I hate Emojis. I’m sorry, I do. So I decided to make my own. Automatically.

# Strike a POS!

The idea is to take a given piece of text, and replace some words automatically with custom-made emojis, which are basically images. Let’s worry about finding images for our emojis later. Now, suppose you have a text, e.g. a WhatsApp correspondence between you and a friend. Which words will be replaced by emojis, and which won’t?

An emoji would probably replace a noun (e.g. “cat” in “did you remember to feed the cat?”), sometimes an adverb (e.g. “sick” in “I feel sick”). So we’re going to identify nouns! This process is called “Part Of Speech Tagging” or POS Tagging for short. In R, there are several ways to do this off-shelf. I’m going to go with the NLP and openNLP libraries. Let’s see how it is done using a Dumbledore quote, and a simple function I modified a bit from here:

library(NLP)
library(openNLP)

dumbledore <- "Happiness can be found even in the darkest of times, if one only remembers to turn on the light."

Dataset section:
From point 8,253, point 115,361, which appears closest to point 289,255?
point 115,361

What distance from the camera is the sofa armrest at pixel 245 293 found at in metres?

Task to carry out:
According to the post on custom emojis, which two R libraries are used for part-of-speech tagging? The lines after the text were taken from a separate source.

Output of the exercise:
The NLP and openNLP libraries.